§ EXCERPT:
____________
If I understood correctly, you don't know how to obtain angle of projection on plan view of bend that was rotated along horizontal axis down by alpha degree starting from vertical position of 90 degree... If you look from side where axis of rotation is viewed in special position as point, you will see bend as line that when rotates makes circle... If you rotate from vertical position by alpha, your horizontal projection would be L*cos(alpha), vertical L*sin(alpha), where L is projection length of bend in our special projection view, and if bend is bended at 45 degree as shown in attached file, after some calculations, I've found :
Code:
(defun c:hpa-ra () (c:hprojang-rotang) )
(defun c:hprojang-rotang ( / alpha gamma gammar)
(setq alpha (getangle "\nInput angle in decimal degrees for rotation of bend along main pipe axis : "))
(setq gammar (- PI (atan (cos (- (/ PI 2) alpha)))))
(setq gamma (* (/ 180 PI) gammar))
(princ "Horizontal projection angle is : ")(princ gamma)(princ " degrees")
(princ)
)
(princ "\nType \"hpa-ra\" for shortcut")
____________
§ EXTRACTED INFORMATION:
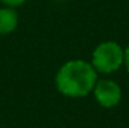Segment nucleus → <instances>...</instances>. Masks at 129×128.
I'll use <instances>...</instances> for the list:
<instances>
[{"label":"nucleus","instance_id":"nucleus-2","mask_svg":"<svg viewBox=\"0 0 129 128\" xmlns=\"http://www.w3.org/2000/svg\"><path fill=\"white\" fill-rule=\"evenodd\" d=\"M125 62V48L114 41L101 42L92 53V62L96 72L113 74Z\"/></svg>","mask_w":129,"mask_h":128},{"label":"nucleus","instance_id":"nucleus-5","mask_svg":"<svg viewBox=\"0 0 129 128\" xmlns=\"http://www.w3.org/2000/svg\"><path fill=\"white\" fill-rule=\"evenodd\" d=\"M5 6H11V8H17L21 6L23 3H26V0H0Z\"/></svg>","mask_w":129,"mask_h":128},{"label":"nucleus","instance_id":"nucleus-3","mask_svg":"<svg viewBox=\"0 0 129 128\" xmlns=\"http://www.w3.org/2000/svg\"><path fill=\"white\" fill-rule=\"evenodd\" d=\"M93 95L101 107L113 109L122 99V88L119 86V83H116L114 80H110V78L98 80L93 88Z\"/></svg>","mask_w":129,"mask_h":128},{"label":"nucleus","instance_id":"nucleus-1","mask_svg":"<svg viewBox=\"0 0 129 128\" xmlns=\"http://www.w3.org/2000/svg\"><path fill=\"white\" fill-rule=\"evenodd\" d=\"M98 72L90 62L72 59L64 62L56 74V88L64 96L83 98L93 92Z\"/></svg>","mask_w":129,"mask_h":128},{"label":"nucleus","instance_id":"nucleus-4","mask_svg":"<svg viewBox=\"0 0 129 128\" xmlns=\"http://www.w3.org/2000/svg\"><path fill=\"white\" fill-rule=\"evenodd\" d=\"M18 26V14L15 8H0V35H9Z\"/></svg>","mask_w":129,"mask_h":128},{"label":"nucleus","instance_id":"nucleus-6","mask_svg":"<svg viewBox=\"0 0 129 128\" xmlns=\"http://www.w3.org/2000/svg\"><path fill=\"white\" fill-rule=\"evenodd\" d=\"M123 65L126 66V69L129 72V44H128V47L125 48V62H123Z\"/></svg>","mask_w":129,"mask_h":128}]
</instances>
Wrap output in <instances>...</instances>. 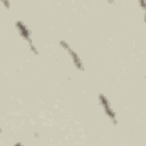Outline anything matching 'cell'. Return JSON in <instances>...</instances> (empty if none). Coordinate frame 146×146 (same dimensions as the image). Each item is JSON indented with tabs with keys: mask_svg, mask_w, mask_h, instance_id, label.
Listing matches in <instances>:
<instances>
[{
	"mask_svg": "<svg viewBox=\"0 0 146 146\" xmlns=\"http://www.w3.org/2000/svg\"><path fill=\"white\" fill-rule=\"evenodd\" d=\"M98 100L100 106L104 110V113L106 114L107 117H110V120L113 122V124H117V119H116V112L113 110L110 99L104 95V94H98Z\"/></svg>",
	"mask_w": 146,
	"mask_h": 146,
	"instance_id": "6da1fadb",
	"label": "cell"
},
{
	"mask_svg": "<svg viewBox=\"0 0 146 146\" xmlns=\"http://www.w3.org/2000/svg\"><path fill=\"white\" fill-rule=\"evenodd\" d=\"M29 47H30V49H31V50H32V51H33L35 55H39V50H38V49L34 47V44H33V43H30V44H29Z\"/></svg>",
	"mask_w": 146,
	"mask_h": 146,
	"instance_id": "5b68a950",
	"label": "cell"
},
{
	"mask_svg": "<svg viewBox=\"0 0 146 146\" xmlns=\"http://www.w3.org/2000/svg\"><path fill=\"white\" fill-rule=\"evenodd\" d=\"M59 46H60L63 49H65V50H67L68 48H71V47H70V44H68L65 40H60V41H59Z\"/></svg>",
	"mask_w": 146,
	"mask_h": 146,
	"instance_id": "277c9868",
	"label": "cell"
},
{
	"mask_svg": "<svg viewBox=\"0 0 146 146\" xmlns=\"http://www.w3.org/2000/svg\"><path fill=\"white\" fill-rule=\"evenodd\" d=\"M2 2H3V3L7 6V8L9 9V7H10V3H8V2H7V1H5V0H2Z\"/></svg>",
	"mask_w": 146,
	"mask_h": 146,
	"instance_id": "52a82bcc",
	"label": "cell"
},
{
	"mask_svg": "<svg viewBox=\"0 0 146 146\" xmlns=\"http://www.w3.org/2000/svg\"><path fill=\"white\" fill-rule=\"evenodd\" d=\"M145 79H146V75H145Z\"/></svg>",
	"mask_w": 146,
	"mask_h": 146,
	"instance_id": "30bf717a",
	"label": "cell"
},
{
	"mask_svg": "<svg viewBox=\"0 0 146 146\" xmlns=\"http://www.w3.org/2000/svg\"><path fill=\"white\" fill-rule=\"evenodd\" d=\"M144 22H145V23H146V11H145V13H144Z\"/></svg>",
	"mask_w": 146,
	"mask_h": 146,
	"instance_id": "9c48e42d",
	"label": "cell"
},
{
	"mask_svg": "<svg viewBox=\"0 0 146 146\" xmlns=\"http://www.w3.org/2000/svg\"><path fill=\"white\" fill-rule=\"evenodd\" d=\"M15 27H16V30L18 31L19 35H21L25 41H27L29 44L32 43L31 31H30V29L27 27V25H26L23 21H16V22H15Z\"/></svg>",
	"mask_w": 146,
	"mask_h": 146,
	"instance_id": "7a4b0ae2",
	"label": "cell"
},
{
	"mask_svg": "<svg viewBox=\"0 0 146 146\" xmlns=\"http://www.w3.org/2000/svg\"><path fill=\"white\" fill-rule=\"evenodd\" d=\"M138 3H139V6H140L145 11H146V1H145V0H139V1H138Z\"/></svg>",
	"mask_w": 146,
	"mask_h": 146,
	"instance_id": "8992f818",
	"label": "cell"
},
{
	"mask_svg": "<svg viewBox=\"0 0 146 146\" xmlns=\"http://www.w3.org/2000/svg\"><path fill=\"white\" fill-rule=\"evenodd\" d=\"M67 52H68V55H70V57H71V59L73 60V64H74V66L78 68V70H80V71H83L84 70V66H83V63H82V60H81V58H80V56L76 54V51H74L72 48H68L67 50H66Z\"/></svg>",
	"mask_w": 146,
	"mask_h": 146,
	"instance_id": "3957f363",
	"label": "cell"
},
{
	"mask_svg": "<svg viewBox=\"0 0 146 146\" xmlns=\"http://www.w3.org/2000/svg\"><path fill=\"white\" fill-rule=\"evenodd\" d=\"M14 146H24V145H23L22 143H15V144H14Z\"/></svg>",
	"mask_w": 146,
	"mask_h": 146,
	"instance_id": "ba28073f",
	"label": "cell"
}]
</instances>
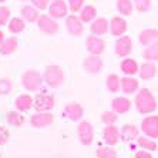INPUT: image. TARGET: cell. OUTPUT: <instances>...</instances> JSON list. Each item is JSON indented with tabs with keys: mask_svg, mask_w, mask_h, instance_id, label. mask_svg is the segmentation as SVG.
<instances>
[{
	"mask_svg": "<svg viewBox=\"0 0 158 158\" xmlns=\"http://www.w3.org/2000/svg\"><path fill=\"white\" fill-rule=\"evenodd\" d=\"M120 69L124 73V76H135L138 71H140V64L135 61L134 59H123L121 64H120Z\"/></svg>",
	"mask_w": 158,
	"mask_h": 158,
	"instance_id": "cell-21",
	"label": "cell"
},
{
	"mask_svg": "<svg viewBox=\"0 0 158 158\" xmlns=\"http://www.w3.org/2000/svg\"><path fill=\"white\" fill-rule=\"evenodd\" d=\"M135 108L140 114H151L157 110V100L147 87L138 90L135 96Z\"/></svg>",
	"mask_w": 158,
	"mask_h": 158,
	"instance_id": "cell-1",
	"label": "cell"
},
{
	"mask_svg": "<svg viewBox=\"0 0 158 158\" xmlns=\"http://www.w3.org/2000/svg\"><path fill=\"white\" fill-rule=\"evenodd\" d=\"M141 131L148 138H158V115H147L141 121Z\"/></svg>",
	"mask_w": 158,
	"mask_h": 158,
	"instance_id": "cell-7",
	"label": "cell"
},
{
	"mask_svg": "<svg viewBox=\"0 0 158 158\" xmlns=\"http://www.w3.org/2000/svg\"><path fill=\"white\" fill-rule=\"evenodd\" d=\"M31 3H33V6L36 9H39V10H46V9H48V6H50V3H52V0H31Z\"/></svg>",
	"mask_w": 158,
	"mask_h": 158,
	"instance_id": "cell-40",
	"label": "cell"
},
{
	"mask_svg": "<svg viewBox=\"0 0 158 158\" xmlns=\"http://www.w3.org/2000/svg\"><path fill=\"white\" fill-rule=\"evenodd\" d=\"M140 39V43L143 46H150V44L155 43L158 40V30L157 29H145L143 30L138 36Z\"/></svg>",
	"mask_w": 158,
	"mask_h": 158,
	"instance_id": "cell-26",
	"label": "cell"
},
{
	"mask_svg": "<svg viewBox=\"0 0 158 158\" xmlns=\"http://www.w3.org/2000/svg\"><path fill=\"white\" fill-rule=\"evenodd\" d=\"M77 135L83 145H91L94 140V127L90 121H80L77 125Z\"/></svg>",
	"mask_w": 158,
	"mask_h": 158,
	"instance_id": "cell-5",
	"label": "cell"
},
{
	"mask_svg": "<svg viewBox=\"0 0 158 158\" xmlns=\"http://www.w3.org/2000/svg\"><path fill=\"white\" fill-rule=\"evenodd\" d=\"M120 134H121V141L131 143V141L138 138L140 130L137 128V125H134V124H124L121 127V130H120Z\"/></svg>",
	"mask_w": 158,
	"mask_h": 158,
	"instance_id": "cell-19",
	"label": "cell"
},
{
	"mask_svg": "<svg viewBox=\"0 0 158 158\" xmlns=\"http://www.w3.org/2000/svg\"><path fill=\"white\" fill-rule=\"evenodd\" d=\"M54 121V117L50 111H40V113H36L30 117V124L33 125L34 128H44V127H48L52 125Z\"/></svg>",
	"mask_w": 158,
	"mask_h": 158,
	"instance_id": "cell-9",
	"label": "cell"
},
{
	"mask_svg": "<svg viewBox=\"0 0 158 158\" xmlns=\"http://www.w3.org/2000/svg\"><path fill=\"white\" fill-rule=\"evenodd\" d=\"M69 7L73 13H80V10L84 7V0H67Z\"/></svg>",
	"mask_w": 158,
	"mask_h": 158,
	"instance_id": "cell-39",
	"label": "cell"
},
{
	"mask_svg": "<svg viewBox=\"0 0 158 158\" xmlns=\"http://www.w3.org/2000/svg\"><path fill=\"white\" fill-rule=\"evenodd\" d=\"M10 22V9L6 6H0V27L6 26Z\"/></svg>",
	"mask_w": 158,
	"mask_h": 158,
	"instance_id": "cell-38",
	"label": "cell"
},
{
	"mask_svg": "<svg viewBox=\"0 0 158 158\" xmlns=\"http://www.w3.org/2000/svg\"><path fill=\"white\" fill-rule=\"evenodd\" d=\"M134 10L132 0H117V11L121 16H131Z\"/></svg>",
	"mask_w": 158,
	"mask_h": 158,
	"instance_id": "cell-31",
	"label": "cell"
},
{
	"mask_svg": "<svg viewBox=\"0 0 158 158\" xmlns=\"http://www.w3.org/2000/svg\"><path fill=\"white\" fill-rule=\"evenodd\" d=\"M47 15H50L53 19L59 20V19H66L67 17V11H69V7H67V3L64 0H52V3L47 9Z\"/></svg>",
	"mask_w": 158,
	"mask_h": 158,
	"instance_id": "cell-11",
	"label": "cell"
},
{
	"mask_svg": "<svg viewBox=\"0 0 158 158\" xmlns=\"http://www.w3.org/2000/svg\"><path fill=\"white\" fill-rule=\"evenodd\" d=\"M43 81L44 78L40 74V71L33 70V69L26 70L22 74V84L27 91H37V90H40V87L43 85Z\"/></svg>",
	"mask_w": 158,
	"mask_h": 158,
	"instance_id": "cell-3",
	"label": "cell"
},
{
	"mask_svg": "<svg viewBox=\"0 0 158 158\" xmlns=\"http://www.w3.org/2000/svg\"><path fill=\"white\" fill-rule=\"evenodd\" d=\"M115 54L118 56V57H123V59H125V57H128L130 54H131L132 52V40L130 36H121L118 37L117 41H115Z\"/></svg>",
	"mask_w": 158,
	"mask_h": 158,
	"instance_id": "cell-10",
	"label": "cell"
},
{
	"mask_svg": "<svg viewBox=\"0 0 158 158\" xmlns=\"http://www.w3.org/2000/svg\"><path fill=\"white\" fill-rule=\"evenodd\" d=\"M78 17L81 19L83 23H93L97 19V9L91 4H87L80 10V16Z\"/></svg>",
	"mask_w": 158,
	"mask_h": 158,
	"instance_id": "cell-27",
	"label": "cell"
},
{
	"mask_svg": "<svg viewBox=\"0 0 158 158\" xmlns=\"http://www.w3.org/2000/svg\"><path fill=\"white\" fill-rule=\"evenodd\" d=\"M137 143H138L141 150H145V151L157 150V143H155L152 138H148V137H138V138H137Z\"/></svg>",
	"mask_w": 158,
	"mask_h": 158,
	"instance_id": "cell-33",
	"label": "cell"
},
{
	"mask_svg": "<svg viewBox=\"0 0 158 158\" xmlns=\"http://www.w3.org/2000/svg\"><path fill=\"white\" fill-rule=\"evenodd\" d=\"M36 23L39 26V30L46 36H53L60 30L57 20L53 19L50 15H40V17H39V20Z\"/></svg>",
	"mask_w": 158,
	"mask_h": 158,
	"instance_id": "cell-4",
	"label": "cell"
},
{
	"mask_svg": "<svg viewBox=\"0 0 158 158\" xmlns=\"http://www.w3.org/2000/svg\"><path fill=\"white\" fill-rule=\"evenodd\" d=\"M43 78L46 81V84L52 88H59L64 83V71L60 66L57 64H50L44 69Z\"/></svg>",
	"mask_w": 158,
	"mask_h": 158,
	"instance_id": "cell-2",
	"label": "cell"
},
{
	"mask_svg": "<svg viewBox=\"0 0 158 158\" xmlns=\"http://www.w3.org/2000/svg\"><path fill=\"white\" fill-rule=\"evenodd\" d=\"M103 140L106 141L107 145H115L118 141L121 140V134H120V130L118 127H115L114 124L107 125L106 128L103 130Z\"/></svg>",
	"mask_w": 158,
	"mask_h": 158,
	"instance_id": "cell-16",
	"label": "cell"
},
{
	"mask_svg": "<svg viewBox=\"0 0 158 158\" xmlns=\"http://www.w3.org/2000/svg\"><path fill=\"white\" fill-rule=\"evenodd\" d=\"M127 29H128V26H127V22H125V19L123 16H114L110 20V33L113 36H124Z\"/></svg>",
	"mask_w": 158,
	"mask_h": 158,
	"instance_id": "cell-14",
	"label": "cell"
},
{
	"mask_svg": "<svg viewBox=\"0 0 158 158\" xmlns=\"http://www.w3.org/2000/svg\"><path fill=\"white\" fill-rule=\"evenodd\" d=\"M97 157L98 158H117V151L114 148H111V145L98 148L97 150Z\"/></svg>",
	"mask_w": 158,
	"mask_h": 158,
	"instance_id": "cell-34",
	"label": "cell"
},
{
	"mask_svg": "<svg viewBox=\"0 0 158 158\" xmlns=\"http://www.w3.org/2000/svg\"><path fill=\"white\" fill-rule=\"evenodd\" d=\"M140 78L141 80H151V78L155 77L157 74V66H155L154 61H145L140 66Z\"/></svg>",
	"mask_w": 158,
	"mask_h": 158,
	"instance_id": "cell-24",
	"label": "cell"
},
{
	"mask_svg": "<svg viewBox=\"0 0 158 158\" xmlns=\"http://www.w3.org/2000/svg\"><path fill=\"white\" fill-rule=\"evenodd\" d=\"M39 9H36L31 4V6H23L22 9H20V15H22L23 20L27 23H34L39 20V17H40V13H39Z\"/></svg>",
	"mask_w": 158,
	"mask_h": 158,
	"instance_id": "cell-25",
	"label": "cell"
},
{
	"mask_svg": "<svg viewBox=\"0 0 158 158\" xmlns=\"http://www.w3.org/2000/svg\"><path fill=\"white\" fill-rule=\"evenodd\" d=\"M134 7L137 9V11L140 13H147L151 9V0H132Z\"/></svg>",
	"mask_w": 158,
	"mask_h": 158,
	"instance_id": "cell-36",
	"label": "cell"
},
{
	"mask_svg": "<svg viewBox=\"0 0 158 158\" xmlns=\"http://www.w3.org/2000/svg\"><path fill=\"white\" fill-rule=\"evenodd\" d=\"M23 2H27V0H23Z\"/></svg>",
	"mask_w": 158,
	"mask_h": 158,
	"instance_id": "cell-45",
	"label": "cell"
},
{
	"mask_svg": "<svg viewBox=\"0 0 158 158\" xmlns=\"http://www.w3.org/2000/svg\"><path fill=\"white\" fill-rule=\"evenodd\" d=\"M103 59L100 56H96V54H90L87 56L84 59V63H83V67L84 70L90 74H98L100 71L103 70Z\"/></svg>",
	"mask_w": 158,
	"mask_h": 158,
	"instance_id": "cell-13",
	"label": "cell"
},
{
	"mask_svg": "<svg viewBox=\"0 0 158 158\" xmlns=\"http://www.w3.org/2000/svg\"><path fill=\"white\" fill-rule=\"evenodd\" d=\"M90 31L94 36H104L107 31H110V22L106 17H97L90 24Z\"/></svg>",
	"mask_w": 158,
	"mask_h": 158,
	"instance_id": "cell-17",
	"label": "cell"
},
{
	"mask_svg": "<svg viewBox=\"0 0 158 158\" xmlns=\"http://www.w3.org/2000/svg\"><path fill=\"white\" fill-rule=\"evenodd\" d=\"M118 120V115L117 113L114 111H104L101 114V123H104L106 125H111V124H115V121Z\"/></svg>",
	"mask_w": 158,
	"mask_h": 158,
	"instance_id": "cell-35",
	"label": "cell"
},
{
	"mask_svg": "<svg viewBox=\"0 0 158 158\" xmlns=\"http://www.w3.org/2000/svg\"><path fill=\"white\" fill-rule=\"evenodd\" d=\"M7 123L11 127H22V125L24 124V115H23L20 111H9Z\"/></svg>",
	"mask_w": 158,
	"mask_h": 158,
	"instance_id": "cell-32",
	"label": "cell"
},
{
	"mask_svg": "<svg viewBox=\"0 0 158 158\" xmlns=\"http://www.w3.org/2000/svg\"><path fill=\"white\" fill-rule=\"evenodd\" d=\"M85 48L90 54H96V56H101L106 50V41L98 36H88L85 39Z\"/></svg>",
	"mask_w": 158,
	"mask_h": 158,
	"instance_id": "cell-8",
	"label": "cell"
},
{
	"mask_svg": "<svg viewBox=\"0 0 158 158\" xmlns=\"http://www.w3.org/2000/svg\"><path fill=\"white\" fill-rule=\"evenodd\" d=\"M143 57L145 59V61H158V40L145 47Z\"/></svg>",
	"mask_w": 158,
	"mask_h": 158,
	"instance_id": "cell-30",
	"label": "cell"
},
{
	"mask_svg": "<svg viewBox=\"0 0 158 158\" xmlns=\"http://www.w3.org/2000/svg\"><path fill=\"white\" fill-rule=\"evenodd\" d=\"M111 108L117 114H124L131 108V101L128 98H125V97H115L111 101Z\"/></svg>",
	"mask_w": 158,
	"mask_h": 158,
	"instance_id": "cell-22",
	"label": "cell"
},
{
	"mask_svg": "<svg viewBox=\"0 0 158 158\" xmlns=\"http://www.w3.org/2000/svg\"><path fill=\"white\" fill-rule=\"evenodd\" d=\"M7 27H9V31L13 34L22 33L26 29V22L23 20V17H11L10 22L7 23Z\"/></svg>",
	"mask_w": 158,
	"mask_h": 158,
	"instance_id": "cell-29",
	"label": "cell"
},
{
	"mask_svg": "<svg viewBox=\"0 0 158 158\" xmlns=\"http://www.w3.org/2000/svg\"><path fill=\"white\" fill-rule=\"evenodd\" d=\"M56 104L54 94H47V93H39L34 97V110L37 113L40 111H50Z\"/></svg>",
	"mask_w": 158,
	"mask_h": 158,
	"instance_id": "cell-6",
	"label": "cell"
},
{
	"mask_svg": "<svg viewBox=\"0 0 158 158\" xmlns=\"http://www.w3.org/2000/svg\"><path fill=\"white\" fill-rule=\"evenodd\" d=\"M64 113L71 121H80L83 115H84V108L80 103L71 101V103H67L64 106Z\"/></svg>",
	"mask_w": 158,
	"mask_h": 158,
	"instance_id": "cell-15",
	"label": "cell"
},
{
	"mask_svg": "<svg viewBox=\"0 0 158 158\" xmlns=\"http://www.w3.org/2000/svg\"><path fill=\"white\" fill-rule=\"evenodd\" d=\"M19 47V40L17 37L11 36V37H7L4 39V41L0 44V54L2 56H10L17 50Z\"/></svg>",
	"mask_w": 158,
	"mask_h": 158,
	"instance_id": "cell-20",
	"label": "cell"
},
{
	"mask_svg": "<svg viewBox=\"0 0 158 158\" xmlns=\"http://www.w3.org/2000/svg\"><path fill=\"white\" fill-rule=\"evenodd\" d=\"M15 106H16V108H17V111H20V113H27V111L34 106V100L30 94H22V96H19L17 98H16Z\"/></svg>",
	"mask_w": 158,
	"mask_h": 158,
	"instance_id": "cell-23",
	"label": "cell"
},
{
	"mask_svg": "<svg viewBox=\"0 0 158 158\" xmlns=\"http://www.w3.org/2000/svg\"><path fill=\"white\" fill-rule=\"evenodd\" d=\"M140 90V81H137V78L131 77V76H124L121 78V91L127 96L134 94Z\"/></svg>",
	"mask_w": 158,
	"mask_h": 158,
	"instance_id": "cell-18",
	"label": "cell"
},
{
	"mask_svg": "<svg viewBox=\"0 0 158 158\" xmlns=\"http://www.w3.org/2000/svg\"><path fill=\"white\" fill-rule=\"evenodd\" d=\"M11 88H13L11 80H9V78H0V94L2 96L9 94L11 91Z\"/></svg>",
	"mask_w": 158,
	"mask_h": 158,
	"instance_id": "cell-37",
	"label": "cell"
},
{
	"mask_svg": "<svg viewBox=\"0 0 158 158\" xmlns=\"http://www.w3.org/2000/svg\"><path fill=\"white\" fill-rule=\"evenodd\" d=\"M3 41H4V33L2 31V30H0V44L3 43Z\"/></svg>",
	"mask_w": 158,
	"mask_h": 158,
	"instance_id": "cell-43",
	"label": "cell"
},
{
	"mask_svg": "<svg viewBox=\"0 0 158 158\" xmlns=\"http://www.w3.org/2000/svg\"><path fill=\"white\" fill-rule=\"evenodd\" d=\"M10 138V132L9 130L4 127V125H0V145H4V144L9 141Z\"/></svg>",
	"mask_w": 158,
	"mask_h": 158,
	"instance_id": "cell-41",
	"label": "cell"
},
{
	"mask_svg": "<svg viewBox=\"0 0 158 158\" xmlns=\"http://www.w3.org/2000/svg\"><path fill=\"white\" fill-rule=\"evenodd\" d=\"M66 29L71 36L77 37L81 36L84 31V23L81 22V19L76 15H70L66 17Z\"/></svg>",
	"mask_w": 158,
	"mask_h": 158,
	"instance_id": "cell-12",
	"label": "cell"
},
{
	"mask_svg": "<svg viewBox=\"0 0 158 158\" xmlns=\"http://www.w3.org/2000/svg\"><path fill=\"white\" fill-rule=\"evenodd\" d=\"M134 158H152V155H151V151L141 150V151H138V152H135Z\"/></svg>",
	"mask_w": 158,
	"mask_h": 158,
	"instance_id": "cell-42",
	"label": "cell"
},
{
	"mask_svg": "<svg viewBox=\"0 0 158 158\" xmlns=\"http://www.w3.org/2000/svg\"><path fill=\"white\" fill-rule=\"evenodd\" d=\"M106 85H107V90L110 93H118L121 90V78L114 73L108 74L106 78Z\"/></svg>",
	"mask_w": 158,
	"mask_h": 158,
	"instance_id": "cell-28",
	"label": "cell"
},
{
	"mask_svg": "<svg viewBox=\"0 0 158 158\" xmlns=\"http://www.w3.org/2000/svg\"><path fill=\"white\" fill-rule=\"evenodd\" d=\"M4 2H7V0H0V4H2V3H4Z\"/></svg>",
	"mask_w": 158,
	"mask_h": 158,
	"instance_id": "cell-44",
	"label": "cell"
}]
</instances>
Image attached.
____________
§ DIRECTIVE 1:
In the post on bend projection angles, what is the horizontal projection of the bend after it is rotated from the vertical position by alpha?
§ DIRECTIVE 2:
Pick up the post on bend projection angles after its last line of code and carry on writing it.

§ WRITTEN REPLY 1:
L*cos(alpha), where L is the projection length of the bend in the special projection view.

§ WRITTEN REPLY 2:
(princ)
This only works for bend of 45 degrees...
This works for all curvatures of bend pipes :
Code:
(defun c:hpa-ra () (c:hprojang-rotang) )
(defun c:hprojang-rotang ( / alpha beta v-h gamma gammar)
(setq beta (getangle "\nInput angle in decimal degrees for curvature of bend of pipes : "))
(setq v-h (/ (sin beta) (cos beta)))
(setq alpha (getangle "\nInput angle in decimal degrees for rotation of bend along main pipe axis : "))
(setq gammar (- PI (atan (* v-h (cos (- (/ PI 2) alpha))))))
(setq gamma (* (/ 180 PI) gammar))
(princ "Horizontal projection angle is : ")(princ gamma)(princ " degrees")
(princ)
)
(princ "\nType \"hpa-ra\" for shortcut")
(princ)
M.R.